▸ **Supplied passage**:
>>>>

Printer to blame for Australian passport delays

Australians have been waiting months to obtain a passport due to staff shortages – and now the delays have been compounded by an even more infuriating problem.

The breakdown of a passport printing machine has been blamed for a large number of hopeful travellers not being issued their crucial identification document in time, the Herald Sun reported.

The publication said hundreds of desperate Victorians lined up outside Melbourne’s Australian Passport Office on Tuesday, with many forced to go home empty-handed.

Among the crowd was one woman who had to miss her overseas flight Tuesday evening because her passport wasn’t ready, according to the publication.

Over the phone, people were told their case could only be escalated one week before they intended to travel and to show up at the office three days before flying if their matter hadn’t been resolved.

Sources and hopeful flyers told the Herald Sun a machine that prints passports was to blame for the delays.

The issue came after a nationwide extended wait time in recent months of at least 12 weeks due to widespread staffing problems.

Travellers are now looking at wait times of at least 14 weeks.

Parents anxious about receiving passports for their children in time for their already booked holidays have shared their angst, with one saying it was “extremely nerve-wracking” and another saying they were “angered” after waiting 15 weeks.

<<<<

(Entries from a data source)
>>>>

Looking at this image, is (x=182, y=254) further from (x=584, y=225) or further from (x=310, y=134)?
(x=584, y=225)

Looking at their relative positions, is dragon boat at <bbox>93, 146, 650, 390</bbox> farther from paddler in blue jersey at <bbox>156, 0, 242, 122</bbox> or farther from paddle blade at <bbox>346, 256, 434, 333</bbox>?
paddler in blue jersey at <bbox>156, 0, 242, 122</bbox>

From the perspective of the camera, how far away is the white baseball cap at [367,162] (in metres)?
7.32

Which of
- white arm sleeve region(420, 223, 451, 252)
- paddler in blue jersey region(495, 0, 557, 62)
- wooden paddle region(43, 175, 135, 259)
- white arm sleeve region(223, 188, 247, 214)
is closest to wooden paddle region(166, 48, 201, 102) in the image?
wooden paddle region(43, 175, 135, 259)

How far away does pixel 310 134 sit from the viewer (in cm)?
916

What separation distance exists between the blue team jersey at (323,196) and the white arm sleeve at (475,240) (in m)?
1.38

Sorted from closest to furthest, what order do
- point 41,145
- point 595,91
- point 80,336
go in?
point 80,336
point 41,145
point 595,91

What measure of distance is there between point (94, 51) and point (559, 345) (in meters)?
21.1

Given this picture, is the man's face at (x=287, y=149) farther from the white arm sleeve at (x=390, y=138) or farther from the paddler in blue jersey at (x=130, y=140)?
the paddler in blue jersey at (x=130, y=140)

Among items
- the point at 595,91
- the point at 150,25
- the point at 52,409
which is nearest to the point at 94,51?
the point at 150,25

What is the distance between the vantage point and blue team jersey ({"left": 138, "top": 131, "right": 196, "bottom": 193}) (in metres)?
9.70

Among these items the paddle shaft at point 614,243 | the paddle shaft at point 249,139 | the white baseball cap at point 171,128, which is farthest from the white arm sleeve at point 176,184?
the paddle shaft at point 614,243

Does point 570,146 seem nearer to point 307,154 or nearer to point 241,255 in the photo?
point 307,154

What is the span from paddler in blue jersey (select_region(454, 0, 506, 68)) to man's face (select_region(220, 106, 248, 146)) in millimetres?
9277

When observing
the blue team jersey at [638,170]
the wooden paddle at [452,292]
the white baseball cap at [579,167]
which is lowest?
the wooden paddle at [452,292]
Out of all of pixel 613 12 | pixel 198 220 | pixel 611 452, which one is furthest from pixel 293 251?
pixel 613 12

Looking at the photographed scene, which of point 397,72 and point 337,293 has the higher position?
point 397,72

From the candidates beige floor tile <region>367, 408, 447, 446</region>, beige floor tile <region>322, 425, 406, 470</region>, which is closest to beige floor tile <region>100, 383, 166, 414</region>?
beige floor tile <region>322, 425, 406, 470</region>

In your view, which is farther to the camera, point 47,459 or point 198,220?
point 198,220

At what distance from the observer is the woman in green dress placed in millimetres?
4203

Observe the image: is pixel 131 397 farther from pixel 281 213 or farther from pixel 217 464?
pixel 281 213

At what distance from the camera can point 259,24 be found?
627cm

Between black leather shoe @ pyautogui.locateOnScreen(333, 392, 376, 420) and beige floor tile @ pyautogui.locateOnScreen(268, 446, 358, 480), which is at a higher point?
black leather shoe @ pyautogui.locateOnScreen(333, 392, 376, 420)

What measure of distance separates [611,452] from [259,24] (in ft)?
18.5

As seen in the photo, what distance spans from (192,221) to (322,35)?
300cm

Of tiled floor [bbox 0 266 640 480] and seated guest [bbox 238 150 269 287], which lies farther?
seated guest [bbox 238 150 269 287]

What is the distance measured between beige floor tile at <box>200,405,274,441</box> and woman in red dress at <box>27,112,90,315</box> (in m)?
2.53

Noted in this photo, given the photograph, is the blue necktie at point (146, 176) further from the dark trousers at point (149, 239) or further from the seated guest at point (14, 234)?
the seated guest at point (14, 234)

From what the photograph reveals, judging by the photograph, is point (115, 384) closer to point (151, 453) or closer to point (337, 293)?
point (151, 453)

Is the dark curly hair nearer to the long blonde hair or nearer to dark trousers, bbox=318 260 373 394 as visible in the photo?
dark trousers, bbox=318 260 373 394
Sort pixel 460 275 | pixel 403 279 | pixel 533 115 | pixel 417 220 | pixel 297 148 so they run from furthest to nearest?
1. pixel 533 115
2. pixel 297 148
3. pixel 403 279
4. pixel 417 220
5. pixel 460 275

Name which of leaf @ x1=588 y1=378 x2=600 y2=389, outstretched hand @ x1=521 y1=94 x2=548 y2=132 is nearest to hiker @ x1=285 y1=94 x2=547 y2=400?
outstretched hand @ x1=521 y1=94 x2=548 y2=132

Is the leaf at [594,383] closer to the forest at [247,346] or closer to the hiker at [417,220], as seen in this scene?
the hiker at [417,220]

<<<<

▸ **Written tasks**:
a) In the passport article, copy the text starting with "Over the phone, people" and going on through "widespread staffing problems.".
b) Proceed with the passport article, picking up after its final sentence.

▸ **Solved tasks**:
a)
Over the phone, people were told their case could only be escalated one week before they intended to travel and to show up at the office three days before flying if their matter hadn’t been resolved.

Sources and hopeful flyers told the Herald Sun a machine that prints passports was to blame for the delays.

The issue came after a nationwide extended wait time in recent months of at least 12 weeks due to widespread staffing problems.

b)
“It’s been so incredibly stressful, we still don’t have our daughter’s passport and we’re travelling overseas on Saturday. We were told about the printing error by a worker at the office on Monday,” one dad told Herald Sun.

A mum claimed the office had lost her daughter’s application so she had to submit another one and pay a $500 priority processing fee to have it ready before flying to Lebanon in a few weeks.

The Department of Foreign Affairs and Trade blamed “intermittent data transfer issues affecting print output” rather than the printer itself.

Australian Federation of Travel Agents chief executive Dean Long previously warned delays were likely to remain until the end of the year.

“There’s about two million passports expired in the last two years and there’s just not enough capacity in that system to process the number of applications they’re trying to,” Mr Long told radio station 3AWin June.

The Department of Foreign Affairs and Trade had already been struggling to keep up with the 2.4 million Australian passports that expired as of January 2021.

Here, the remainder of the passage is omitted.